# [Fragmento del documento]
_____

Mitos latinoamericanos

Por James Neilson

De las cuatro regiones que conforman la civilización occidental, Europa, sus dos hijas transatlánticas y Australasia, América Latina es la más pobre por un margen muy amplio. Además, el abismo que la separa de su madre y de sus hermanas propende a hacerse más ancho porque nunca ha manifestado interés en priorizar la productividad, o sea, estar dispuesta a prestar mucha más atención a las ciencias duras, las que distan de ser las materias reinas de las universidades latinoamericanas, a tratar a los empresarios realmente exitosos con el mismo respeto que antes recibían políticos de retórica revolucionaria y estar genuinamente convencida de que el recurso más valioso de todos consiste en la inteligencia y la iniciativa de millones de hombres y mujeres libres.

Hace un siglo, las diferencias supuestas por el carácter presuntamente «antimaterialista» pero en verdad sumamente conservador de la cultura latinoamericana no parecían tan significantes. Algunos países de la región, sobre todo la Argentina, eran tan ricos como cualquier otro de origen europeo mientras que en Europa misma y en América del Norte los desesperadamente pobres abundaban. Desde entonces, empero, los avances científicos y tecnológicos continuos, acompañados por una serie incesante de innovaciones administrativas y sociales, han transformado el panorama por completo. Europa, Australasia y América del Norte se han enriquecido; América Latina ha quedado atrás.

_____

# [Sección de datos]
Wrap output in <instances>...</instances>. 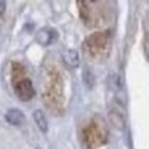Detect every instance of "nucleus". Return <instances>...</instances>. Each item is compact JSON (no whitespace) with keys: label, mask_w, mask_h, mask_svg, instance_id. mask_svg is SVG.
<instances>
[{"label":"nucleus","mask_w":149,"mask_h":149,"mask_svg":"<svg viewBox=\"0 0 149 149\" xmlns=\"http://www.w3.org/2000/svg\"><path fill=\"white\" fill-rule=\"evenodd\" d=\"M109 40L111 36L109 32H100V34H95V36L88 37L84 43V50L88 56L91 58H101L107 53L109 50Z\"/></svg>","instance_id":"nucleus-1"},{"label":"nucleus","mask_w":149,"mask_h":149,"mask_svg":"<svg viewBox=\"0 0 149 149\" xmlns=\"http://www.w3.org/2000/svg\"><path fill=\"white\" fill-rule=\"evenodd\" d=\"M56 37H58V34H56L55 29H52V27H45V29H42L39 34H37V42H39L42 47H48L52 42L56 40Z\"/></svg>","instance_id":"nucleus-3"},{"label":"nucleus","mask_w":149,"mask_h":149,"mask_svg":"<svg viewBox=\"0 0 149 149\" xmlns=\"http://www.w3.org/2000/svg\"><path fill=\"white\" fill-rule=\"evenodd\" d=\"M5 119H7V122L11 123V125H23L24 114L21 112L19 109H10L7 114H5Z\"/></svg>","instance_id":"nucleus-4"},{"label":"nucleus","mask_w":149,"mask_h":149,"mask_svg":"<svg viewBox=\"0 0 149 149\" xmlns=\"http://www.w3.org/2000/svg\"><path fill=\"white\" fill-rule=\"evenodd\" d=\"M64 63L69 66V68H75L79 64V55L75 50H68L64 53Z\"/></svg>","instance_id":"nucleus-5"},{"label":"nucleus","mask_w":149,"mask_h":149,"mask_svg":"<svg viewBox=\"0 0 149 149\" xmlns=\"http://www.w3.org/2000/svg\"><path fill=\"white\" fill-rule=\"evenodd\" d=\"M15 93L16 96L19 98L21 101H29L31 98L36 95V90H34V85L29 79L23 77V79H18L15 82Z\"/></svg>","instance_id":"nucleus-2"},{"label":"nucleus","mask_w":149,"mask_h":149,"mask_svg":"<svg viewBox=\"0 0 149 149\" xmlns=\"http://www.w3.org/2000/svg\"><path fill=\"white\" fill-rule=\"evenodd\" d=\"M34 120H36V123L39 125V128L42 130V132H47V130H48V123H47V119H45L42 111H34Z\"/></svg>","instance_id":"nucleus-6"},{"label":"nucleus","mask_w":149,"mask_h":149,"mask_svg":"<svg viewBox=\"0 0 149 149\" xmlns=\"http://www.w3.org/2000/svg\"><path fill=\"white\" fill-rule=\"evenodd\" d=\"M5 13V2H0V15Z\"/></svg>","instance_id":"nucleus-7"}]
</instances>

_____

# [Lo que se pide]
Escribe lo que sigue en el texto sobre los mitos latinoamericanos, a partir de su última oración.

# [Resultado]
Explicar lo que ha sucedido es claramente esencial, pero también es muy difícil por motivos que podrían ser calificados de psicológicos. A pocas personas les gusta confesar haber hecho todo mal y son aún más escasos los «sectores» o instituciones que lo harían. Si bien muchos se han dado a hablar con vehemencia de lo necesaria que es la «autocrítica», lo que virtualmente todos quieren decir es que corresponde a los demás someterse a un examen de conciencia, lo cual, en medio de una debacle generalizada, es comprensible.

Acaso el mejor ejemplo de esta actitud es la brindada por la Iglesia Católica, institución cuya influencia en la evolución de la cultura latinoamericana ha sido fundamental pero que de tomarse en serio lo que dicen sus voceros no habrá tenido absolutamente nada que ver con las costumbres políticas por lo común autoritarias, con la corrupción ubicua, con el sesgo anticientífico que tantos perjuicios ha ocasionado al llegar la edad de «la economía del conocimiento», con la distribución fabulosamente inequitativa de la riqueza. Si bien a su modo el papa ha criticado a sus antecesores por su hostilidad hacia Galileo y Darwin, la Iglesia no ha querido preguntarse: ¿por qué se ven más en los países católicos que en otros aquellas lacras que ella misma condena con tanta indignación? Si es porque pocos se han dejado influir por sus enseñanzas, esto equivaldría a suponer que a pesar de disfrutar de siglos de hegemonía respaldada por el poder civil, su prédica ha sido vana de suerte que seguir no le serviría para mucho. En cambio, si, como es más probable, el atraso trágico de la región más católica del planeta es en buena medida consecuencia del compromiso muy lógico de la Iglesia con actitudes premodernas, lo honesto, pero políticamente suicida, sería volver a señalar que a su juicio la fe religiosa vale infinitamente más que la mera prosperidad material y que la indigencia, lejos de ser escandalosa, debería tomarse como una bendición.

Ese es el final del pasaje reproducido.